The headline thesis: most “the model can’t code” complaints are really “the scaffold is too rich for this model”. Shrew exists to make a 9B–35B parameter local model feel like a competent coding collaborator by tightening the harness around it.

This page walks you from zero to a working session in five minutes. For deeper dives:

  • small-model-setup.md — llama.cpp build, GGUF download, MoE serving incantations.
  • skills.md — what the bundled skill markdown set is and how to extend it.
  • extensions.mdmoe_offload, scaffold_fit, and tool_filter — the three small-model adjustments shrew layers on top of weasel.
  • benchmarks.md — Aider Polyglot + GAIA setup and evaluation.
  • parity-matrix.md — surface-by-surface parity status against the upstream small-model coding agent.
  • security-and-trademarks.md — trademark hygiene policy and the security posture.
  • Python 3.11+
  • uv
  • One of:
    • A running llama.cpp HTTP server on 127.0.0.1:8888 (recommended; see small-model-setup.md).
    • A running Ollama daemon on localhost:11434.
    • A cloud provider key (ANTHROPIC_API_KEY, OPENAI_API_KEY, or OPENROUTER_API_KEY) — used as a fallback when no local server is reachable.
Terminal window
uv --version # >= 0.4
uv sync --extra dev # core only

Cloud SDK extras (--extra anthropic / --extra openai) are only required when you intend to fall back to a hosted model.

Shrew inverts the priority order weasel uses.

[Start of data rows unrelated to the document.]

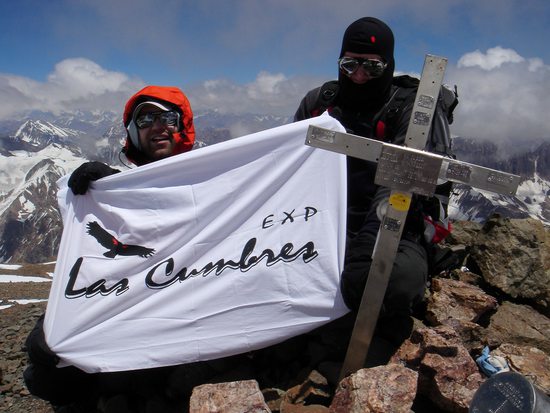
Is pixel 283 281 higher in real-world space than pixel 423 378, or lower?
higher

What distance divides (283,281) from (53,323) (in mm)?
3013

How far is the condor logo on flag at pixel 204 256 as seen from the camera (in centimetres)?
486

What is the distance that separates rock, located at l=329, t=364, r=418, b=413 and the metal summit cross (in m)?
0.55

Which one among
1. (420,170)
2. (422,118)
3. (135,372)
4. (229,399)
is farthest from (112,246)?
(422,118)

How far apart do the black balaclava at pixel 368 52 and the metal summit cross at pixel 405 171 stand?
2015mm

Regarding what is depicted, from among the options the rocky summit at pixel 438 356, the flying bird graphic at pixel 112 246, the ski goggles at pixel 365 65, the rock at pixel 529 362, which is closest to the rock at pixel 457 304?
the rocky summit at pixel 438 356

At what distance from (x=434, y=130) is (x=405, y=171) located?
4.63ft

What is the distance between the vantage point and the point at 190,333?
4895 mm

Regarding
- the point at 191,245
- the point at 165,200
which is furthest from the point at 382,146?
the point at 165,200

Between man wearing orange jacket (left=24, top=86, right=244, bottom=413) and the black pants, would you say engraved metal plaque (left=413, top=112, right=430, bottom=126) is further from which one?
man wearing orange jacket (left=24, top=86, right=244, bottom=413)

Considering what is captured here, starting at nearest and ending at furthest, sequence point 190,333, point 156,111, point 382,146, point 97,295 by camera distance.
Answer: point 382,146 < point 190,333 < point 97,295 < point 156,111

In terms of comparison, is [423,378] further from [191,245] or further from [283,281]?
[191,245]

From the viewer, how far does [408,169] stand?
3848mm

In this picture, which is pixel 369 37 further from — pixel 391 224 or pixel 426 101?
pixel 391 224
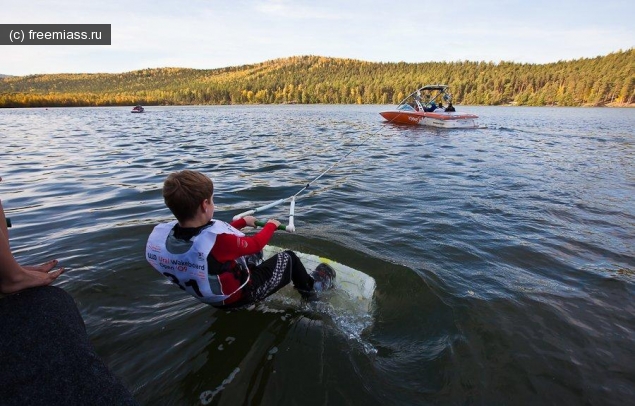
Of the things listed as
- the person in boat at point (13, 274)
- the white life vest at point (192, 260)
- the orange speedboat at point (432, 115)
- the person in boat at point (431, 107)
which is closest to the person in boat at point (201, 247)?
A: the white life vest at point (192, 260)

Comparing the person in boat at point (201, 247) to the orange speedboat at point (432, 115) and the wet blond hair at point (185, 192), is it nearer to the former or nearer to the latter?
the wet blond hair at point (185, 192)

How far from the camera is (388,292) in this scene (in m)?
4.98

A reachable local server is the default; cloud providers are the fallback. The full chain (first match wins):

  1. --model <id> on the CLI.
  2. $SHREW_MODEL environment variable.
  3. llama.cpp at $LLAMACPP_BASE_URL (default http://127.0.0.1:8888/v1) — probed via /health then /v1/models. Default model: qwen3.6-35b-a3b.
  4. Ollama at $OLLAMA_BASE_URL (default http://localhost:11434) — probed via /api/tags. Default model: qwen3.5:cloud.
  5. $ANTHROPIC_API_KEY set → defaults to claude-sonnet-4-6.
  6. $OPENAI_API_KEY set → defaults to gpt-4o.
  7. $OPENROUTER_API_KEY set → defaults to openai/gpt-4o.
  8. Friendly error pointing at every supported source.

The local-first ordering is deliberate: shrew exists to prove that small local models are good enough for real coding work; reaching for a cloud key should be a last resort, not the default.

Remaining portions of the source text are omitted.